A person who is deemed to be an inactive voter – who has not voted in at least four years, has not responded to a canvass, or who has had a voter confirmation letter returned as undeliverable – may vote only after filling out a new voter registration card. Election Day Registration is available for the Nov. 3 election.

“We have processes to double check, so everything goes out correctly. Zero errors is the goal,” Labrot said.

While there is not a system in place in Connecticut for automatic signature matching, if there are questions about the authenticity of a signature, a signature matching process will be initiated, Labrot said.

While all registered voters are eligible to vote via absentee ballot this year – there is a box on the application that allows all voters to check “COVID-19” as a reason for voting by absentee ballot, pursuant to Public Act 20-3 passed by the legislature during special session this summer – all nine of the town’s polling places will be open as well.

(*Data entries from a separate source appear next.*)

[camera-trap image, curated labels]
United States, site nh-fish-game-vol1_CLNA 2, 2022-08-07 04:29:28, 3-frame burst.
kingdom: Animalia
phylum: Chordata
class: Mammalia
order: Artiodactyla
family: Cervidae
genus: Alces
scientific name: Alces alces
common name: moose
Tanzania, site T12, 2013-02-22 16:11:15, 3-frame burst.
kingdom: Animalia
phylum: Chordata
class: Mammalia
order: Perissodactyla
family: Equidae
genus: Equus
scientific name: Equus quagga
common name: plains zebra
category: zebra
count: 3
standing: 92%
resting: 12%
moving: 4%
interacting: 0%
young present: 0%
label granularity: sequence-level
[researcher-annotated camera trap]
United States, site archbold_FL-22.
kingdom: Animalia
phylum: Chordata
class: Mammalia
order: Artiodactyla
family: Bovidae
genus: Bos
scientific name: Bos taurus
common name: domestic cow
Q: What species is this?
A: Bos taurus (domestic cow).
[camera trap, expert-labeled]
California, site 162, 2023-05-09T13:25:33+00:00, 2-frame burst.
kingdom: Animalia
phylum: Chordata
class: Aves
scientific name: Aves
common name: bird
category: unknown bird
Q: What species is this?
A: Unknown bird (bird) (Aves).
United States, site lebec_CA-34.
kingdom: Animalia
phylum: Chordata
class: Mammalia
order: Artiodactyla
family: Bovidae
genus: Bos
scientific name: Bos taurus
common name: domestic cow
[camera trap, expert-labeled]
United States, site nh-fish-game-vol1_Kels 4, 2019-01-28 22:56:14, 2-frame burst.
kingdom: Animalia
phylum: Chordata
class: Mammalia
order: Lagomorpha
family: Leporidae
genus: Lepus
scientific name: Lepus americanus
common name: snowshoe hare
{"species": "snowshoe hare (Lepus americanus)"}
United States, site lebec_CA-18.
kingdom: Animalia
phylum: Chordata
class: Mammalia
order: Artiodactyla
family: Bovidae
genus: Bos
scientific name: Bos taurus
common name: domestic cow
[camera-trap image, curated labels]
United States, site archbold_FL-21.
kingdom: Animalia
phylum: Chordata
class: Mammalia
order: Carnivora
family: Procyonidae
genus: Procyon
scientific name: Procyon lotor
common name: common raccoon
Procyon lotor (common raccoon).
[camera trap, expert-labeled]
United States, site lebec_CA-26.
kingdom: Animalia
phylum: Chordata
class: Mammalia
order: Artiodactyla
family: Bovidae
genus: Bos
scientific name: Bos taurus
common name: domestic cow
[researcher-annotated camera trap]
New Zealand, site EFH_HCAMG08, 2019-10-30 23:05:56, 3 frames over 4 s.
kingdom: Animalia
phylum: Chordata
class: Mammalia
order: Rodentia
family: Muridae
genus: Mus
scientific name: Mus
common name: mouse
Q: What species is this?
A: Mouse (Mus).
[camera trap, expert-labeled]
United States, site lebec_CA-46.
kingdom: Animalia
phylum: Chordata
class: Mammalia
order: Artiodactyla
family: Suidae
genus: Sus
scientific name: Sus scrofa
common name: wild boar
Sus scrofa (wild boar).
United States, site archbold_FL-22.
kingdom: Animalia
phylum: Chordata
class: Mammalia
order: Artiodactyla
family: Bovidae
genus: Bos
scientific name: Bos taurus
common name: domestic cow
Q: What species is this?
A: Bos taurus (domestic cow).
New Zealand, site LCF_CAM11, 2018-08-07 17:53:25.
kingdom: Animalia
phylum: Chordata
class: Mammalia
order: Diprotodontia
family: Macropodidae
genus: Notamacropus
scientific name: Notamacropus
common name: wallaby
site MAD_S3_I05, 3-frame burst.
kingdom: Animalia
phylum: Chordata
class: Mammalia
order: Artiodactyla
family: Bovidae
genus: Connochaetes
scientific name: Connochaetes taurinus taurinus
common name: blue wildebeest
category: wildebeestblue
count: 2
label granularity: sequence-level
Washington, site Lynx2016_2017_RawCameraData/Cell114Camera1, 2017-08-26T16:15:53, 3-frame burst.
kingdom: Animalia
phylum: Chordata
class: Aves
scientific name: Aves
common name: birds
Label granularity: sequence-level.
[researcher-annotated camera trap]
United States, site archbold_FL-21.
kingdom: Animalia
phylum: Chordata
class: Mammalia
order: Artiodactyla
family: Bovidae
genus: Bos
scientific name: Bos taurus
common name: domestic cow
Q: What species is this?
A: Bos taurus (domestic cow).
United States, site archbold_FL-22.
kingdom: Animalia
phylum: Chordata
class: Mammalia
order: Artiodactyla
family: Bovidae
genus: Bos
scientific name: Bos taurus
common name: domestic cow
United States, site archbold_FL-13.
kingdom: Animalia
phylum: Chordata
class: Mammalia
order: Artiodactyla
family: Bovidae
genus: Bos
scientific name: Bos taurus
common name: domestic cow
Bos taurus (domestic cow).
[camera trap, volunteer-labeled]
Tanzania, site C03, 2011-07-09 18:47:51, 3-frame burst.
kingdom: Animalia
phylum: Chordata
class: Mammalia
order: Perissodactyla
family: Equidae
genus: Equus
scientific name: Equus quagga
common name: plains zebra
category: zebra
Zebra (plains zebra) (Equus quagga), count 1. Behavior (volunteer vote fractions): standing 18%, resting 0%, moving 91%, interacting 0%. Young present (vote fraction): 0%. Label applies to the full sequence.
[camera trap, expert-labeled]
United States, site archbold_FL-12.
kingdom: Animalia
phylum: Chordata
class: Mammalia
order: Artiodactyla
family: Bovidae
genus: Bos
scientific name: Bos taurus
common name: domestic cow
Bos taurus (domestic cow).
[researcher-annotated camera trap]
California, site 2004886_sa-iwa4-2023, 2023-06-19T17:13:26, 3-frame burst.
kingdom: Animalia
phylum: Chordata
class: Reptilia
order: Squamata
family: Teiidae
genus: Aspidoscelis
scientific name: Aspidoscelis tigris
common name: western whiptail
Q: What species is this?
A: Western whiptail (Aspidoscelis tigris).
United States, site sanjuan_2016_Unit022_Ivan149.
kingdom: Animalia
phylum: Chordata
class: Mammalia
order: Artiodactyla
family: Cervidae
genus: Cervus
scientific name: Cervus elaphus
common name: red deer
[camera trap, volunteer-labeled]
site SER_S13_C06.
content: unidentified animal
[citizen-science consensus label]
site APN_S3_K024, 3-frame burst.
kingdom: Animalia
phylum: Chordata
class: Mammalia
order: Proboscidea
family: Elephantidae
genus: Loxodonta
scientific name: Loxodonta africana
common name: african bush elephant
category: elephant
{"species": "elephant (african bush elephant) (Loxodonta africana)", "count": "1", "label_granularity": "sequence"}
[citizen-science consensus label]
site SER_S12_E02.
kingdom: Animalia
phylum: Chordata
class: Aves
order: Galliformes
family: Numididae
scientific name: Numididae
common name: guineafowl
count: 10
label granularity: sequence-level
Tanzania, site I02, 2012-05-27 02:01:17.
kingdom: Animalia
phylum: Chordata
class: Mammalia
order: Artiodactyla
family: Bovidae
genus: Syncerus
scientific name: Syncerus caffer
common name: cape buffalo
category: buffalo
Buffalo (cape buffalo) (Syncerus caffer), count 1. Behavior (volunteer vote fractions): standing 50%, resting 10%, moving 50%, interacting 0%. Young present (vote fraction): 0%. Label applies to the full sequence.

The town’s polling places were “very safe” for the primary, and will be safe for the November election as well,” Labrot said.

Voters who do plan to vote in person can return their absentee ballot applications and receive a ballot, and hang onto it just in case they become sick, or are otherwise unable to vote in person.

Having received a ballot will not prevent someone from voting in person, as long as that ballot has not been returned.

“If people are worried about the potential of sickness, I think they should submit the application. They can always choose not to return the ballot,” Labrot said, adding that there is no way to predict right now what will happen at the end of October.

In contrast to the Aug. 11 primary, when a mail house was used not just for sending out applications but also for many of the ballots, the Nov. 3 election the process is different. Once the applications are in the hands of registered voters, the rest of the absentee ballot process for the November election is being handled at the local level.

There are roughly 39,000 registered voters in West Hartford, and Labrot said she expects to process as many as 30,000 absentee ballot applications and, if all of those voters who receive the ballots decide to use them, there will also be 30,000 ballots to tabulate in a very condensed timeframe.

Timeliness is key, Labrot said. While the statute says that voters can apply for an absentee ballot as late as Nov. 2, that’s not realistic since the ballot needs to be mailed to the voter – and received at Town Hall – by 8 p.m. on Nov. 3 in order to be counted.

“In order to be counted, they must be RECEIVED by 8 p.m. on Election Day either through the mail or Election Drop Box – it is not by postmark,” Labrot said.

“I’m advising Oct. 26. You really need to have your application in by then.”

There really is no reason to wait, Labrot said. All registered voters should receive the applications by the end of this week, and she advises those who don’t receive one by Sept. 23 to either download a form off the website or contact the Town Clerk’s Office at 860-561-7430.

The office is already very busy, Labrot said, and she is asking for the public to please be patient.

She asks that those with questions that are not answered by the information above or through the website FAQs use the email [email protected] if at all possible. The Town Clerks’s Office is handling regular business – such as deed filings, which are also more numerous than usual – in the mornings, and election business in the afternoons and evenings.

Temporary personnel have been hired to assist with the absentee voting process, and stations are set up in multiple areas throughout Town Hall to ensure proper physical distancing.

Opportunities are available for those interested in volunteering or applying for a paid position to work at the polls on Election Day, Republican Registrar of Voters Beth Kyle said. Those interested can apply through the website.